Tasks ▸
(a) List every book title that the mock biography of Paul McKenna mentions.
(b) Write the next part of the mock biography of Paul McKenna, picking up after its final sentence.

======== Passage to read ========

Paul McKenna (born 8 November 1963, in Enfield, London), author, hypnotist, therapist, football player and foof, is quite possibly most renowned author, hypnotist, therapist, football player and foof in the WORLD. He has made his name famous through his lucrative careers in football and preying on fat people

Early years[edit]

Paul McKenna was born in a period of vague political upheaval in 1984, but after the book ended and a more recognisable political system was reverted to, he had an idea. "What if I, Paul McKenna, could latch onto the pandemic fear of fatness permeating the world and sell people some kind of new-agey bullshit to fight it with?" and so the dream was born. His first book, the humbly titled Paul McKenna's I Will Somehow Fix You, immediately rocketed him to stardom, selling over 7 copies and making the problems of over four million people suddenly vanish. However, the upheaval this caused is widely considered to be the event which gave birth to emoism, a potentially fatal disease which infected many unsuspecting individuals such as the late Queen Victoria and the classical pianist James Taylor. Paul McKenna then went into hiding for several years for "personal reasons" (which later transpired to be an erectile disfunction), only resurfacing to publish a follow-up book, Paul McKenna's Paul McKenna's I Will Somehow Fix You Director's Cut.

The cover image of the overwhelmingly successful book Paul McKenna's I Will Teach You To Tango And Then Pull If You're A Sad, Insecure Middle Aged Man. The book was bought mainly by sad, insecure, middle aged men.

======== Data ========

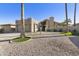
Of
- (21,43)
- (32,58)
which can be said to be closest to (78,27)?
(21,43)

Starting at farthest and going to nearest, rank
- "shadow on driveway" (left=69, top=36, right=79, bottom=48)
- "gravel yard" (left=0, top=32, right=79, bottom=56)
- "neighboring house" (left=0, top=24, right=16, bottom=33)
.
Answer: "neighboring house" (left=0, top=24, right=16, bottom=33) < "shadow on driveway" (left=69, top=36, right=79, bottom=48) < "gravel yard" (left=0, top=32, right=79, bottom=56)

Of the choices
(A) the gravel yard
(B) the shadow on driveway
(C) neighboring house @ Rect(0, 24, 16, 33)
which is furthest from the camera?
(C) neighboring house @ Rect(0, 24, 16, 33)

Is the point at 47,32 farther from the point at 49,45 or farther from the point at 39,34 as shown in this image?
the point at 49,45

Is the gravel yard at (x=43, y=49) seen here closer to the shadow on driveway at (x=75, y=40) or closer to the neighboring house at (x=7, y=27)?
the shadow on driveway at (x=75, y=40)

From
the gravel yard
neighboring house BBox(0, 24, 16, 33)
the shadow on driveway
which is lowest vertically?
the gravel yard

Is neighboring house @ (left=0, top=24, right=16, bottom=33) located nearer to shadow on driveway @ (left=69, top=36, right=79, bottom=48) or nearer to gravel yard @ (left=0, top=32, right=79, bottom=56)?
gravel yard @ (left=0, top=32, right=79, bottom=56)

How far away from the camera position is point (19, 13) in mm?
5270

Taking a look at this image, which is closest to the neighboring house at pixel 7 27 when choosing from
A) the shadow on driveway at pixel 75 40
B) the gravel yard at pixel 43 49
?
the gravel yard at pixel 43 49

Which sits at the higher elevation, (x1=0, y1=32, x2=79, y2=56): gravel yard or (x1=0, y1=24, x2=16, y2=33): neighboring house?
(x1=0, y1=24, x2=16, y2=33): neighboring house

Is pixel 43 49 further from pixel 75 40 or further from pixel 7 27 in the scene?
pixel 7 27

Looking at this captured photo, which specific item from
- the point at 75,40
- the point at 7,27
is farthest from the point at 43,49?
the point at 7,27

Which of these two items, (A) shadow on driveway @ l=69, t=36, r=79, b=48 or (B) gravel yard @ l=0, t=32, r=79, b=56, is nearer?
(B) gravel yard @ l=0, t=32, r=79, b=56

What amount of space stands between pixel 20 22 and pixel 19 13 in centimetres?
54

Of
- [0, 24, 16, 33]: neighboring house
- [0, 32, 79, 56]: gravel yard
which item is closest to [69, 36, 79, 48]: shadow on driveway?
[0, 32, 79, 56]: gravel yard
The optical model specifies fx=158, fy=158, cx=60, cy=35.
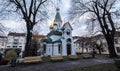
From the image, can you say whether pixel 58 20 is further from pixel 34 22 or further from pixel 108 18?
pixel 34 22

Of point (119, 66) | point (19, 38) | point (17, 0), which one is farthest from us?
point (19, 38)

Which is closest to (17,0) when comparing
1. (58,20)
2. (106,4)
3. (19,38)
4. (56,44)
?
(106,4)

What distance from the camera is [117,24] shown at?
2983cm

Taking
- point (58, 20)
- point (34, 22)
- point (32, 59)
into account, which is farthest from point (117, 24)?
point (58, 20)

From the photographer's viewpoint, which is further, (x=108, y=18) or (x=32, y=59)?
(x=108, y=18)

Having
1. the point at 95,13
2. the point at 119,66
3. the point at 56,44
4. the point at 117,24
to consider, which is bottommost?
the point at 119,66

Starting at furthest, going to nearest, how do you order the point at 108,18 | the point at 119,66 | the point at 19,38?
1. the point at 19,38
2. the point at 108,18
3. the point at 119,66

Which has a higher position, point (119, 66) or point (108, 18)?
point (108, 18)

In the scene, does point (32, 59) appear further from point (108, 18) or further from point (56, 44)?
point (56, 44)

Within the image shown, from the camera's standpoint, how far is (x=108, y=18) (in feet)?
97.0

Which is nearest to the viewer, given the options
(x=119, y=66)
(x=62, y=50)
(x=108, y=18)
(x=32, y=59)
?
(x=119, y=66)

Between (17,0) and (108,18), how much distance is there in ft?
54.9

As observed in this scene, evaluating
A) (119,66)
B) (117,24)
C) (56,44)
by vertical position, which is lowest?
(119,66)

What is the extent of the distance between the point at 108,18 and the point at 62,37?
17477mm
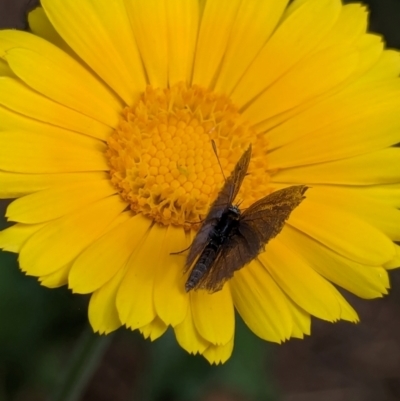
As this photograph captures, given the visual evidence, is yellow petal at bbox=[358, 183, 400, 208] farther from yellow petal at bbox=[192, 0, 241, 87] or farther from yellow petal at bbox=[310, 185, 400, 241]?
yellow petal at bbox=[192, 0, 241, 87]

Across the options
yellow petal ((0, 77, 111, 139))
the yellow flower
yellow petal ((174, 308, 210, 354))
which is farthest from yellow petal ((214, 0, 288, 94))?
yellow petal ((174, 308, 210, 354))

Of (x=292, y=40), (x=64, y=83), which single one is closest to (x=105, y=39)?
(x=64, y=83)

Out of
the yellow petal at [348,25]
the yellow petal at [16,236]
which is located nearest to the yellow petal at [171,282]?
the yellow petal at [16,236]

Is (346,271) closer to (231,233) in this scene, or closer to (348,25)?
(231,233)

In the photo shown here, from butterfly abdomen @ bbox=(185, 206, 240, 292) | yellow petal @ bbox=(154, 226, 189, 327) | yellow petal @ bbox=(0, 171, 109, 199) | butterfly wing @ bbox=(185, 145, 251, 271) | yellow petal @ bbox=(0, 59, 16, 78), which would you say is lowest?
yellow petal @ bbox=(154, 226, 189, 327)

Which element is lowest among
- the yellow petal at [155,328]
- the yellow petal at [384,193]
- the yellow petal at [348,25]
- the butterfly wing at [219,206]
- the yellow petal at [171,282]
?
the yellow petal at [384,193]

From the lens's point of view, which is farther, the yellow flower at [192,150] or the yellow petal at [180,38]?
the yellow petal at [180,38]

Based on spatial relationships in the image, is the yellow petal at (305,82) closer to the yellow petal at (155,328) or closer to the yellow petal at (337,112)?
the yellow petal at (337,112)
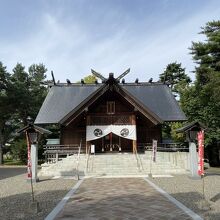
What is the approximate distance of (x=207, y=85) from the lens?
25.6 meters

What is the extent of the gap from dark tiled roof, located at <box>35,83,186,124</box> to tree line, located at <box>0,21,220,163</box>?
6.39ft

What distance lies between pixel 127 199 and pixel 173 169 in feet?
30.8

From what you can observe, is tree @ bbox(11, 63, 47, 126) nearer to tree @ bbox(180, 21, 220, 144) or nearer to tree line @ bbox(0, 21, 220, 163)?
tree line @ bbox(0, 21, 220, 163)

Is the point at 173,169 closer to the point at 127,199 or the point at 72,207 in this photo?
the point at 127,199

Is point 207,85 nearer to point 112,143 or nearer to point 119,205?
point 112,143

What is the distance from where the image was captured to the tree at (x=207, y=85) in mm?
27386

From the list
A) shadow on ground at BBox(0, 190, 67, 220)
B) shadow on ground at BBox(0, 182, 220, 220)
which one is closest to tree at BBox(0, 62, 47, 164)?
shadow on ground at BBox(0, 190, 67, 220)

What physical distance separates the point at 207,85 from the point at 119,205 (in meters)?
18.7

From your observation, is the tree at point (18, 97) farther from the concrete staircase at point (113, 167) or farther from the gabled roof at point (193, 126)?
the gabled roof at point (193, 126)

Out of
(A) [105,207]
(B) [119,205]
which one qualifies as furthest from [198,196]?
(A) [105,207]

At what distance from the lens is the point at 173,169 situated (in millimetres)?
18812

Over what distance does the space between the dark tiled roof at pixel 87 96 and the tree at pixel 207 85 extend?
122 inches

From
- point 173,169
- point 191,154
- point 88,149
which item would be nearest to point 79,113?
point 88,149

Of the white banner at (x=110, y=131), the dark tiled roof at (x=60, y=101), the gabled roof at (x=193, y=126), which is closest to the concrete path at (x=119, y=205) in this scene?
the gabled roof at (x=193, y=126)
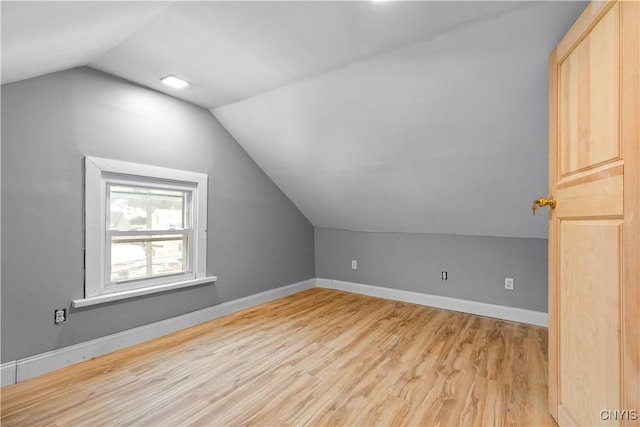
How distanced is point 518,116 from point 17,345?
3695 mm

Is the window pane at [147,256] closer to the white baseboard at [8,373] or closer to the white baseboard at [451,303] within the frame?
the white baseboard at [8,373]

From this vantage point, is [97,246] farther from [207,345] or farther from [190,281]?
[207,345]

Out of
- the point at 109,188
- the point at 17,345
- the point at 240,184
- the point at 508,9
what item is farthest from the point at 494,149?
the point at 17,345

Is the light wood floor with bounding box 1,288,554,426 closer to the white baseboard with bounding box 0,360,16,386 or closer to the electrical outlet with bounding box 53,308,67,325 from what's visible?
the white baseboard with bounding box 0,360,16,386

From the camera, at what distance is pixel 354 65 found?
213 cm

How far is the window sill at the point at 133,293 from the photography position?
86.7 inches

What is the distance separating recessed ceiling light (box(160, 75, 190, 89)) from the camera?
7.88 ft

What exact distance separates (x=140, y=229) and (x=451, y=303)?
131 inches

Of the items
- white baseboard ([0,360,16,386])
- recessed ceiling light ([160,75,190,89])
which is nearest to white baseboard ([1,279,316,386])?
white baseboard ([0,360,16,386])

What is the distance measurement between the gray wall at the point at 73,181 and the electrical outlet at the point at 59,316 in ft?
0.10

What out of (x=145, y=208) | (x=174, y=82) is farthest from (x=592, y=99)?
(x=145, y=208)

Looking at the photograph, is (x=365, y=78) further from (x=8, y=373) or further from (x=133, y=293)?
(x=8, y=373)

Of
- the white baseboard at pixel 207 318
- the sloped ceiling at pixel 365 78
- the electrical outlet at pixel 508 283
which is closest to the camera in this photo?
the sloped ceiling at pixel 365 78

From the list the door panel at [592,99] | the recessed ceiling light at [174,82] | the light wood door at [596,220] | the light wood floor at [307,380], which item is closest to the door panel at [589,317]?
the light wood door at [596,220]
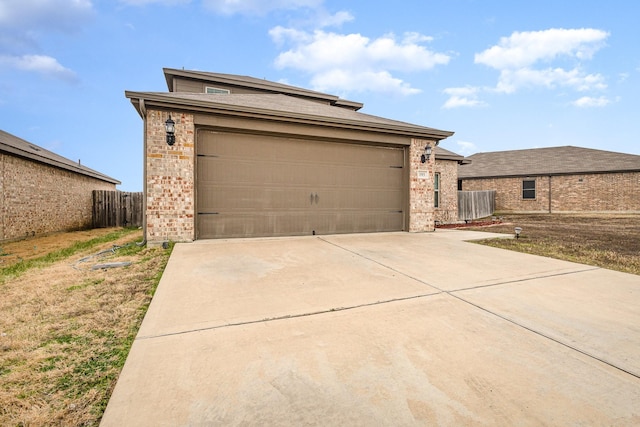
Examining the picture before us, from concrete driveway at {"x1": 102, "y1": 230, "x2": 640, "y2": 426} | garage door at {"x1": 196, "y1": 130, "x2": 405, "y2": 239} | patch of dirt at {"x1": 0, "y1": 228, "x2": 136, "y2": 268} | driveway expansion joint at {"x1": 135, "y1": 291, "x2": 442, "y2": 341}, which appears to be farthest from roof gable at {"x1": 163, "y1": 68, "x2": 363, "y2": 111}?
driveway expansion joint at {"x1": 135, "y1": 291, "x2": 442, "y2": 341}

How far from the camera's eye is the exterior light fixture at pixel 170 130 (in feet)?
19.5

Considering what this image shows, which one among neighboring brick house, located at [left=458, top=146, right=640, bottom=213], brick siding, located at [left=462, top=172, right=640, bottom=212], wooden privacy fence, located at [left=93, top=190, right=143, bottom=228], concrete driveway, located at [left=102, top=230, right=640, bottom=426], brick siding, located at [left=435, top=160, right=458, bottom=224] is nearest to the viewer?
concrete driveway, located at [left=102, top=230, right=640, bottom=426]

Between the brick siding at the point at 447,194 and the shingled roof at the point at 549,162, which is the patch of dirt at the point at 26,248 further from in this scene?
the shingled roof at the point at 549,162

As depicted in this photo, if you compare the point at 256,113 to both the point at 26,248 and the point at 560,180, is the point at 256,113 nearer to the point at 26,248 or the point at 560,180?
the point at 26,248

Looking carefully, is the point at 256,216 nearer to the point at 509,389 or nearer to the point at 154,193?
the point at 154,193

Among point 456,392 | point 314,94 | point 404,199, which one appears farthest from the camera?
point 314,94

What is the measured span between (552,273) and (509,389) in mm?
3447

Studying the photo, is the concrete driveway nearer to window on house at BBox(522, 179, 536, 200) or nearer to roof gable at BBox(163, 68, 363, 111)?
roof gable at BBox(163, 68, 363, 111)

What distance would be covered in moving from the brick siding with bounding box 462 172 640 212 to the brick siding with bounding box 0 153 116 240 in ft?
81.2

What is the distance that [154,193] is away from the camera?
20.0 feet

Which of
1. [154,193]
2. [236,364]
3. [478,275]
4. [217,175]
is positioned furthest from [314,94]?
[236,364]

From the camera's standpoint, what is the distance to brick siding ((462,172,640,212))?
17.7 metres

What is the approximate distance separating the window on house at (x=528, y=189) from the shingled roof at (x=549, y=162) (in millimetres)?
610

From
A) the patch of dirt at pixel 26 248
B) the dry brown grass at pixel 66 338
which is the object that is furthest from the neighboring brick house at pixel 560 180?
the patch of dirt at pixel 26 248
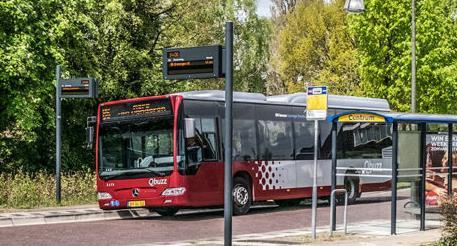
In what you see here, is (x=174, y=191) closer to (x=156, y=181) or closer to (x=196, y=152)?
(x=156, y=181)

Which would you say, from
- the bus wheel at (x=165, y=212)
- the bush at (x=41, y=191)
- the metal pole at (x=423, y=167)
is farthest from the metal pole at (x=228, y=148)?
the bush at (x=41, y=191)

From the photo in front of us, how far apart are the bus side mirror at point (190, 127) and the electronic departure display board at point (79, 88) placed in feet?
11.1

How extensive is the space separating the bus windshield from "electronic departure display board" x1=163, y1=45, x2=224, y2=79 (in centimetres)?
839

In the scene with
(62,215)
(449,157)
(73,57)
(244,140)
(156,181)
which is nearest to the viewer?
(449,157)

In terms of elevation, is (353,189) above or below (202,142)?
below

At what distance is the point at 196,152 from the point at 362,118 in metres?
5.75

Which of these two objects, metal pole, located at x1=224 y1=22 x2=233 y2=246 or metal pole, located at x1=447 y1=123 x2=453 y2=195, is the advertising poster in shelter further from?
metal pole, located at x1=224 y1=22 x2=233 y2=246

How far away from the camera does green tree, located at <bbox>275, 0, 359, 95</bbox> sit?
51.2 meters

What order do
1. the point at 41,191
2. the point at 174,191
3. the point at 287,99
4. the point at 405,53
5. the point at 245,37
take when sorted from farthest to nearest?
the point at 245,37 → the point at 405,53 → the point at 287,99 → the point at 41,191 → the point at 174,191

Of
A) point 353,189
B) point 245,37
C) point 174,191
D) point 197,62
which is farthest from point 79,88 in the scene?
point 245,37

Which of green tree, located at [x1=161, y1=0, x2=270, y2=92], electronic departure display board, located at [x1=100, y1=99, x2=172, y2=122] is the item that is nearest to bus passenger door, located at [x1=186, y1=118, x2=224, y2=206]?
electronic departure display board, located at [x1=100, y1=99, x2=172, y2=122]

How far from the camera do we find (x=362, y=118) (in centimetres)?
1547

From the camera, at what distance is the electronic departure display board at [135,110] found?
20.0 metres

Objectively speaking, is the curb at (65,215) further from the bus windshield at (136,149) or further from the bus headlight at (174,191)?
the bus headlight at (174,191)
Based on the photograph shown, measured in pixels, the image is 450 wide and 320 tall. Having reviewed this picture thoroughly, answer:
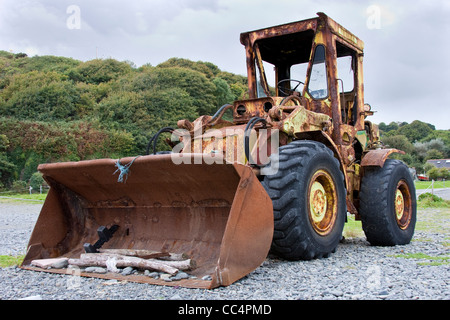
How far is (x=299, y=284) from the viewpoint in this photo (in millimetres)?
3992

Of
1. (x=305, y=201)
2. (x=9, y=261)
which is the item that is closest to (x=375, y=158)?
(x=305, y=201)

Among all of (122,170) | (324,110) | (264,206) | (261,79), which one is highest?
(261,79)

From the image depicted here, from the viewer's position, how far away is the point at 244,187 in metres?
4.09

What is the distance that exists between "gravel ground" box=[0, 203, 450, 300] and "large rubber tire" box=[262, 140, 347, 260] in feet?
0.70

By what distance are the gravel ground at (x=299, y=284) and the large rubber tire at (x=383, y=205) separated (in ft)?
3.43

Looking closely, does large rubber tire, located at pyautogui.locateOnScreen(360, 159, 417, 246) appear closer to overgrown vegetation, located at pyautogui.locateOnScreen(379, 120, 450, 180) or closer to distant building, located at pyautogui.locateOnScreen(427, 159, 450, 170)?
overgrown vegetation, located at pyautogui.locateOnScreen(379, 120, 450, 180)

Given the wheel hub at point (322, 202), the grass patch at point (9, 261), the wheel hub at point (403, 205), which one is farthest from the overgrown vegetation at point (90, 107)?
the wheel hub at point (322, 202)

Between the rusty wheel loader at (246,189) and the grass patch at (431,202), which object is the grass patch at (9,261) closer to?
the rusty wheel loader at (246,189)

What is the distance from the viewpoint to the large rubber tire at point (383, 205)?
21.6 ft

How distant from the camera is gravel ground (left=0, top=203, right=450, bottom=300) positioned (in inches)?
143
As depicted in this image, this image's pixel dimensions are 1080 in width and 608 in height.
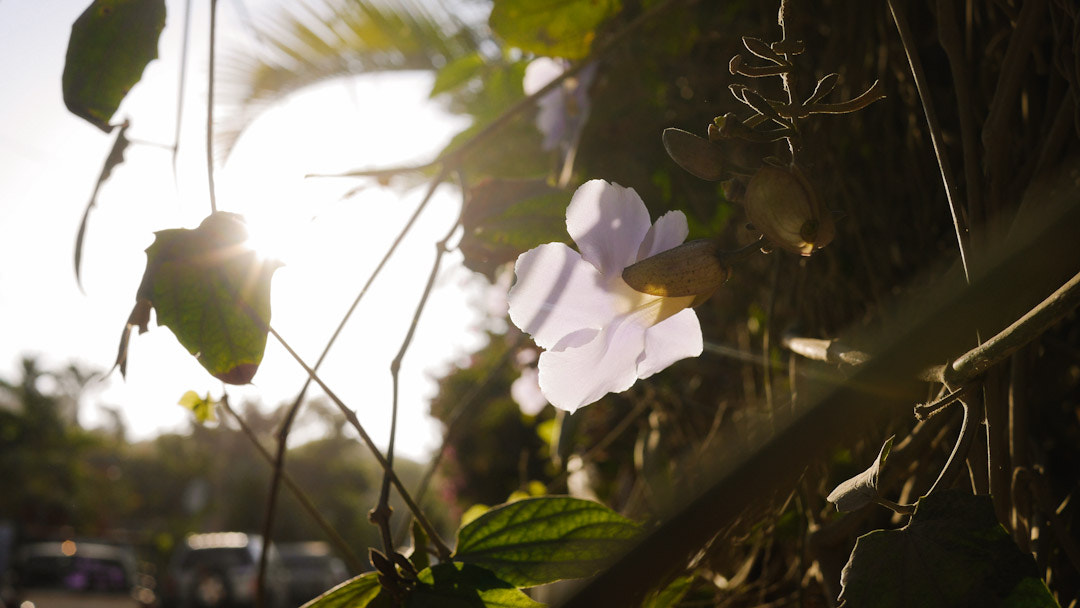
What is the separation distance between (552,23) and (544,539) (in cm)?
37

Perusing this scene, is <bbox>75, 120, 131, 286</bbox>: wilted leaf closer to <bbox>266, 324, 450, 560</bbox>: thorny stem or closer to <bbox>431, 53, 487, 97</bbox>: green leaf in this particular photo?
<bbox>266, 324, 450, 560</bbox>: thorny stem

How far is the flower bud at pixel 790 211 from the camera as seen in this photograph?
0.20 m

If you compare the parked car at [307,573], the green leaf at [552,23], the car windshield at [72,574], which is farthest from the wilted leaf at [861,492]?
the car windshield at [72,574]

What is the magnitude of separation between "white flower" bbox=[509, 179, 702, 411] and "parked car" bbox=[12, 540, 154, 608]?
953 cm

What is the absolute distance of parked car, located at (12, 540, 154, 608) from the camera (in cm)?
845

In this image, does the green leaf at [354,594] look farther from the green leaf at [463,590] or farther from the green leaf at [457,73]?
the green leaf at [457,73]

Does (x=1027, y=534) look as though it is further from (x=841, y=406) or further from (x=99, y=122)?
(x=99, y=122)

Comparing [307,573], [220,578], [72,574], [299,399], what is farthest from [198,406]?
[307,573]

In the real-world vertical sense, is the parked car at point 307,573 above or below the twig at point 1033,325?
above

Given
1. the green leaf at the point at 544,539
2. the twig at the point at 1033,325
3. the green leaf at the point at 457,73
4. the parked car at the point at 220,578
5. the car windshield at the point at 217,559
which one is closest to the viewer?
the twig at the point at 1033,325

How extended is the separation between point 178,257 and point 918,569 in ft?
0.86

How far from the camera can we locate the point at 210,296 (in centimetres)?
29

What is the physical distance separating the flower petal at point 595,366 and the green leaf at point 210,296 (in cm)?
11

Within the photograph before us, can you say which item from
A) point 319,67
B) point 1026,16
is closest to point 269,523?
point 1026,16
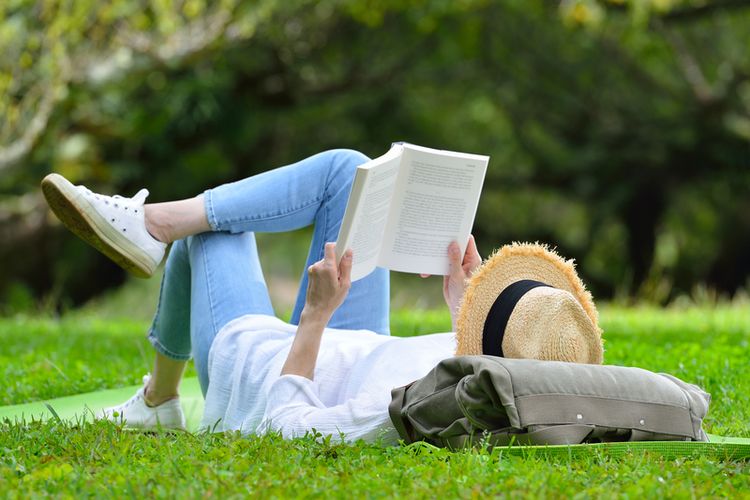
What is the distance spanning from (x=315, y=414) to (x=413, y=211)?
753 millimetres

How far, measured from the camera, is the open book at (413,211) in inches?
120

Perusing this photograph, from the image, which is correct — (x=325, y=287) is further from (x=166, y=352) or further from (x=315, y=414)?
(x=166, y=352)

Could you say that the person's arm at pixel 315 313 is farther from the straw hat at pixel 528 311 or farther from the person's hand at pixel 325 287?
the straw hat at pixel 528 311

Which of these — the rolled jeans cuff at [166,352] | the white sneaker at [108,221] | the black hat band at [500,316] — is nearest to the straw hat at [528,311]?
the black hat band at [500,316]

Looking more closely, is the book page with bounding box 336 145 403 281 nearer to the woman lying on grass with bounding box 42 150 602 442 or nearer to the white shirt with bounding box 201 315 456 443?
the woman lying on grass with bounding box 42 150 602 442

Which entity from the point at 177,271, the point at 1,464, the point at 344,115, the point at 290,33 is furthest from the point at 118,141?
the point at 1,464

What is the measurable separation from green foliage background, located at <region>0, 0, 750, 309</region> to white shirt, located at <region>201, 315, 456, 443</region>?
6.96 m

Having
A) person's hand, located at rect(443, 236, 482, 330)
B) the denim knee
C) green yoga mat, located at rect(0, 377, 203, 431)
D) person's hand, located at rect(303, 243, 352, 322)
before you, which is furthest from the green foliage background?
person's hand, located at rect(303, 243, 352, 322)

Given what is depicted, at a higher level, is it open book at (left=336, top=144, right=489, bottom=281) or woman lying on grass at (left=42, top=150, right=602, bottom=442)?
open book at (left=336, top=144, right=489, bottom=281)

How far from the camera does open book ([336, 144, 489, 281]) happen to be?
3061 mm

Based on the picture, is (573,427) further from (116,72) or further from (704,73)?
(704,73)

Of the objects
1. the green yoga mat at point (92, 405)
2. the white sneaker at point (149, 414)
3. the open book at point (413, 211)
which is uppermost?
the open book at point (413, 211)

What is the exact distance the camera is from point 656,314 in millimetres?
7391

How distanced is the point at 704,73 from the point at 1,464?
1381cm
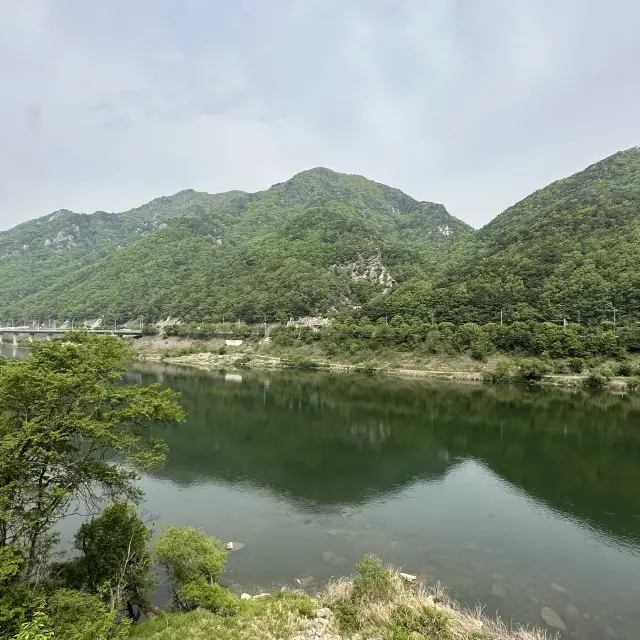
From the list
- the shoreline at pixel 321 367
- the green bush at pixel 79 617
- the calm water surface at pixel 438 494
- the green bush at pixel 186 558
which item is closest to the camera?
the green bush at pixel 79 617

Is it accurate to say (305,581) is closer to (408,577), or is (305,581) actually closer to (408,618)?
(408,577)

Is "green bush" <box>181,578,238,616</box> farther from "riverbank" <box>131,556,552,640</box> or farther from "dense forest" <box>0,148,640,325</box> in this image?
"dense forest" <box>0,148,640,325</box>

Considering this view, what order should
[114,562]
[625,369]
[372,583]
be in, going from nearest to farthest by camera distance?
[372,583] → [114,562] → [625,369]

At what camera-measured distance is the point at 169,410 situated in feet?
41.3

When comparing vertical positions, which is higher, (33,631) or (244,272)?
(244,272)

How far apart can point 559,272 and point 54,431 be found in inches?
3207

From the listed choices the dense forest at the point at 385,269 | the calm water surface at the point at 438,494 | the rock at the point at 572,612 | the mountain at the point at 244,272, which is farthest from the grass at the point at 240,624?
the mountain at the point at 244,272

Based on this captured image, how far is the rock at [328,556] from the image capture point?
50.8ft

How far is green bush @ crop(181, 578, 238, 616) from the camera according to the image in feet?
36.2

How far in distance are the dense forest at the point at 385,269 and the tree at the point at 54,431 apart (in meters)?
67.7

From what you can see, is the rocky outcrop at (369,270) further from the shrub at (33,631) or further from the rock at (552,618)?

========

Answers below ▸
(a)
- Paul McKenna's I Will Somehow Fix You
- Paul McKenna's Paul McKenna's I Will Somehow Fix You Director's Cut
- Paul McKenna's I Will Teach You To Tango And Then Pull If You're A Sad, Insecure Middle Aged Man

(b)
Acting Career[edit]

Paul McKenna also pursued a morbidly successful acting career. The first role he ever played was in Star Wars, in which he played the role of Paul McKenna. Over the next few years he acted both in stage shows such as Paul McKenna's Shakespeare's Hamlet and Paul McKenna's Damn Yankees, as well as novels such as Paul McKenna's Benjamin Franklin: The Autobiography and Paul McKenna's Mary Shelley's Frankenstein. His most celebrated performance was in the movie adaptation of Paul McKenna's Oscar Wilde, in he played the role of Stephen Fry. Perhaps his most controversial role was the role of Paul McKenna in Paul McKenna's Paul McKenna, featuring a cameo by Stephen Fry played by Paul McKenna.

Other Achievements[edit]

In a bid to become some sort of half-baked magician, Paul McKenna then proceeded to shoot himself in the head with a loaded pistol, in a frankly pathetic imitation of something some other half-baked magician once did. Fortunately, although the bullet entered his brain (where it remains to this day, making him unable to experience any kind of bodily sensation), Paul McKenna survived with only moderate bruising and extreme brain damage. Later that year he produced a series of short arthouse films such as Paul McKenna's Magic Monocle and Paul McKenna's Penis. He also produced a series of shameless ripoffs of other things which he pretended were his own inventions such as Paul McKenna's Carol Vorderman's SuDuko and Paul McKenna's Bobby Charlton's Winning Goal.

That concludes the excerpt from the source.